A value is trying to be set on a copy of a slice from a DataFrame.
Try using .loc[row_indexer,col_indexer] = value instead

See the caveats in the documentation: https://pandas.pydata.org/pandas-docs/stable/user_guide/indexing.html#returning-a-view-versus-a-copy



This scatter plot visualizes the average mortality rates from pneumonia and influenza across selected U.S. states, measured per 100,000 people.
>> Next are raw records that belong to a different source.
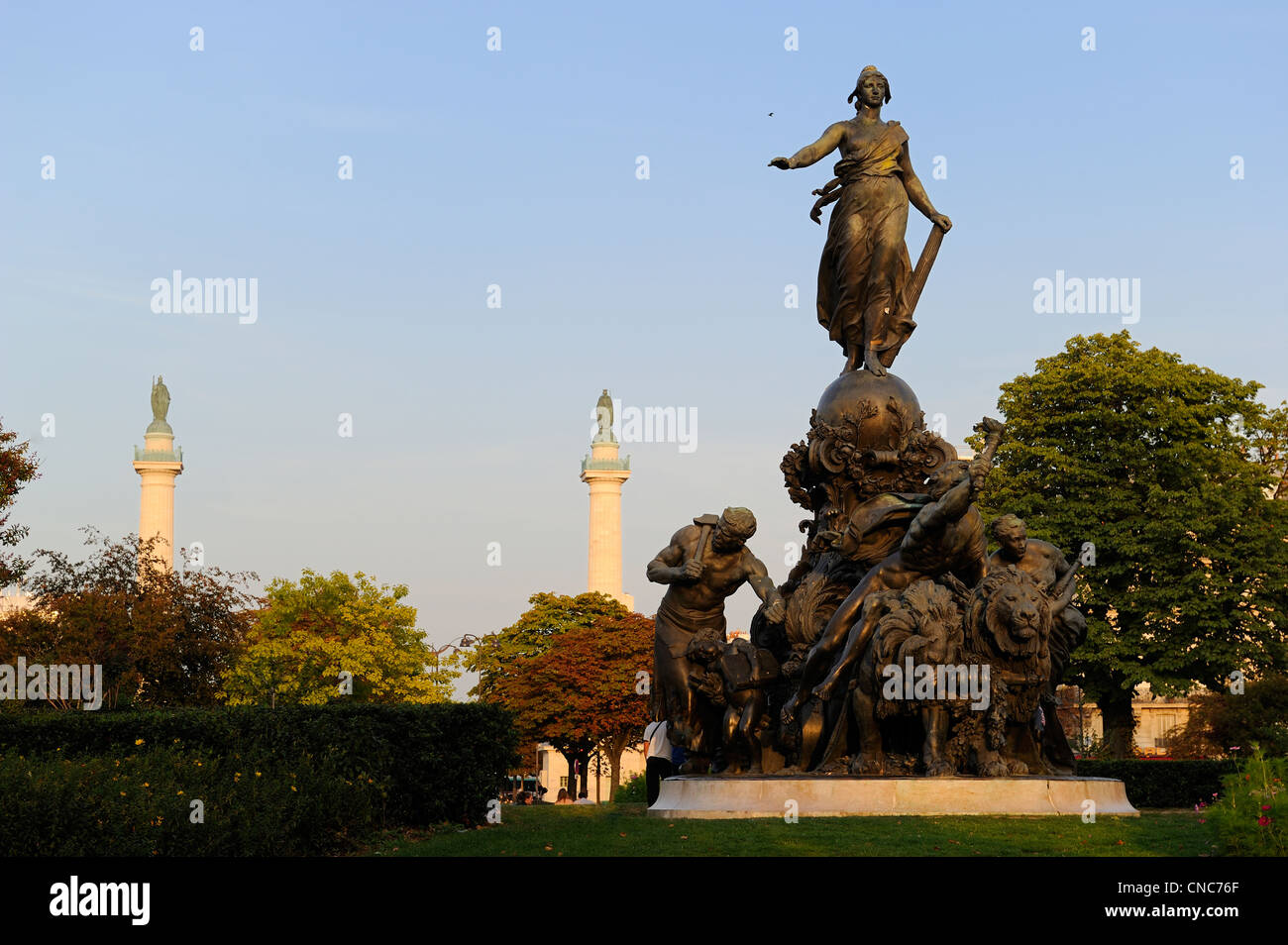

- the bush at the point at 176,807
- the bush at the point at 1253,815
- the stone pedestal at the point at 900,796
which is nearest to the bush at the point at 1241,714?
the stone pedestal at the point at 900,796

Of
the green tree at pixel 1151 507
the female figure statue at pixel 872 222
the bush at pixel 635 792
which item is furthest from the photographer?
the green tree at pixel 1151 507

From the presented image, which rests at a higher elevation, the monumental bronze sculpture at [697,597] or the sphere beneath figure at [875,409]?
the sphere beneath figure at [875,409]

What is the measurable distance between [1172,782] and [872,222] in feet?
34.7

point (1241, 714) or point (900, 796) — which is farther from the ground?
point (900, 796)

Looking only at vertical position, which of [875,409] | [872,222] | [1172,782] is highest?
[872,222]

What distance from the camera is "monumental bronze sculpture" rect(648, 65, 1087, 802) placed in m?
15.7

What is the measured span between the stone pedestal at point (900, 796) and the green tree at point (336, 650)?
46183mm

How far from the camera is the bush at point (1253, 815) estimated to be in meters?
10.8

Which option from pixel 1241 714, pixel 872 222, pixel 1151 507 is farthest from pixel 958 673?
pixel 1151 507

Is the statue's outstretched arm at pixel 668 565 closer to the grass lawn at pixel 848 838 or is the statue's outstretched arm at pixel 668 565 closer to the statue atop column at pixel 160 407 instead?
the grass lawn at pixel 848 838

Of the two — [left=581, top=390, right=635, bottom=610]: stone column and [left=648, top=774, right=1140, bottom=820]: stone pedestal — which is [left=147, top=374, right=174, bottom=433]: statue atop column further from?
[left=648, top=774, right=1140, bottom=820]: stone pedestal

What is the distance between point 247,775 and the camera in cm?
1513

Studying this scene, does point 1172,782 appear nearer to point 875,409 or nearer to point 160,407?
point 875,409
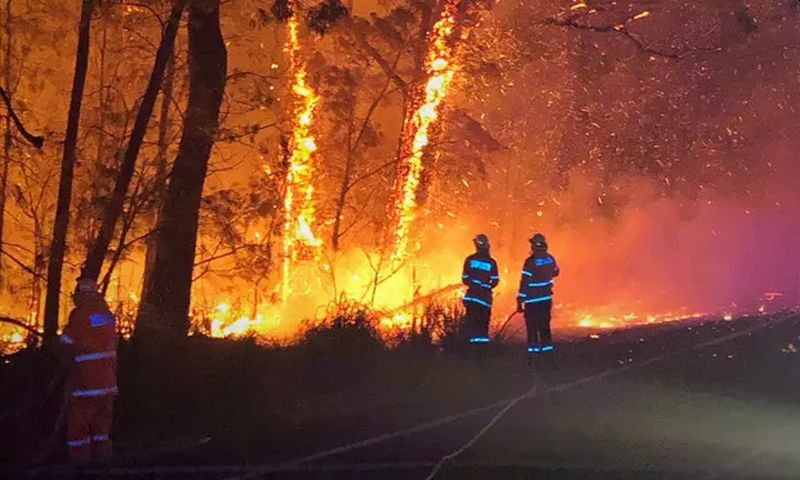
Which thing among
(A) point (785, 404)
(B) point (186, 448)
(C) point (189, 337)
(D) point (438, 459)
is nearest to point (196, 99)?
(C) point (189, 337)

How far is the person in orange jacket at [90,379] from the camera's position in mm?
8094

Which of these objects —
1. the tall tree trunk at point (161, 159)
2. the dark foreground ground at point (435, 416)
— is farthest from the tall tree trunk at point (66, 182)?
the dark foreground ground at point (435, 416)

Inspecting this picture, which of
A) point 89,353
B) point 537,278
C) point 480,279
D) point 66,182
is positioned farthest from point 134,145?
point 537,278

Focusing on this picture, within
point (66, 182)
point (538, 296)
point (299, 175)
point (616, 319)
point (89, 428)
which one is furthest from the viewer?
point (616, 319)

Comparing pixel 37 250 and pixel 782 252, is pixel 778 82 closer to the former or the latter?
pixel 782 252

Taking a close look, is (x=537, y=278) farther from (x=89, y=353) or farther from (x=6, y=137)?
(x=6, y=137)

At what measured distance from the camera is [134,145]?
11.6 metres

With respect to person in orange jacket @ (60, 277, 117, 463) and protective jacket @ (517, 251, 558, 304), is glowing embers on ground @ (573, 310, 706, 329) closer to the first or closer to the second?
protective jacket @ (517, 251, 558, 304)

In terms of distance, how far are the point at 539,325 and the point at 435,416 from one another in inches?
148

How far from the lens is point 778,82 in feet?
116

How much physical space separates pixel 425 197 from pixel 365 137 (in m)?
4.90

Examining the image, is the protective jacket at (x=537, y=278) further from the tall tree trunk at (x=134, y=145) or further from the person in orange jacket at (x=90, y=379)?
the person in orange jacket at (x=90, y=379)

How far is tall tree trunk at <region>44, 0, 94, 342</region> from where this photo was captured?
1120 centimetres

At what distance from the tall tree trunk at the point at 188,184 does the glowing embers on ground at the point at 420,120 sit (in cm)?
790
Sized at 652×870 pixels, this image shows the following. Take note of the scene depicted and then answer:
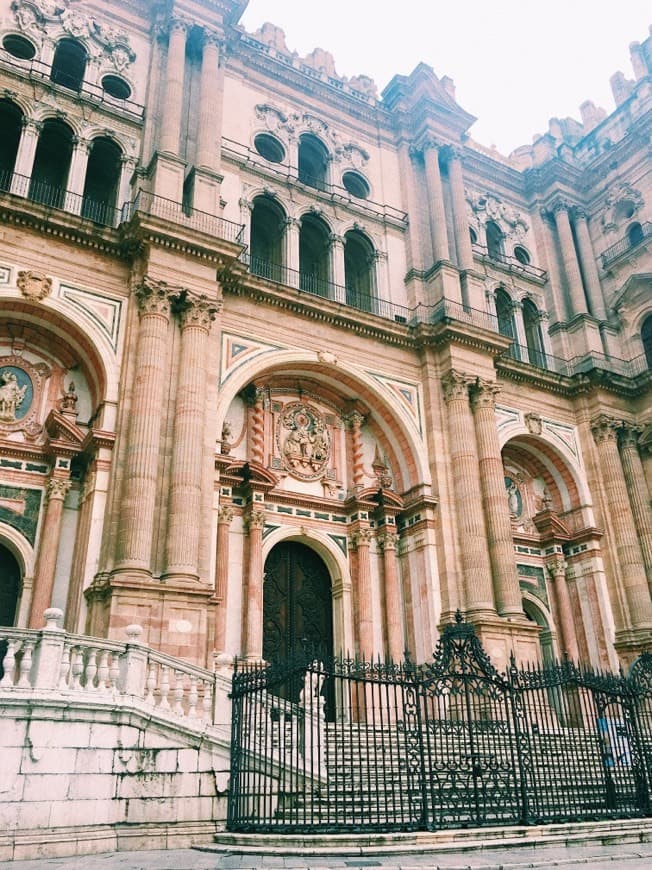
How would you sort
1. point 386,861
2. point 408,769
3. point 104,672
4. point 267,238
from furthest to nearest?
point 267,238 → point 104,672 → point 408,769 → point 386,861

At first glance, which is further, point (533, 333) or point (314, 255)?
point (533, 333)

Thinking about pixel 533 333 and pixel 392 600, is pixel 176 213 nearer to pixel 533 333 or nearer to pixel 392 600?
pixel 392 600

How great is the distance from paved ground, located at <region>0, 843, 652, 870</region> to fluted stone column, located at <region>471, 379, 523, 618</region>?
10355 millimetres

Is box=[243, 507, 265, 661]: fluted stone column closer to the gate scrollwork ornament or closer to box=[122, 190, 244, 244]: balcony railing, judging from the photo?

Each state is represented by a distinct colored dot, placed according to its respective mortality rate on the y-axis. The state of Washington (WA) notably has the lowest mortality rate, depicted by the light blue dot near the bottom of the graph, suggesting effective health interventions or higher population immunity levels. In contrast, Colorado (CO) represented by the green dot, exhibits the highest mortality rate, indicating potential areas for improvement in public health strategies or healthcare access. Other states like Arizona (AZ) and Illinois (IL) also show substantial rates, albeit less than Colorado, pointing towards varying degrees of success in managing these respiratory diseases. The visualization underscores the geographical disparities in health outcomes, which could be influenced by factors such as state-specific healthcare policies, vaccination rates, and the prevalence of underlying health conditions among the population. This type of data is crucial for health officials and policymakers to identify trends, allocate resources, and tailor public health initiatives effectively to reduce mortality from these preventable diseases.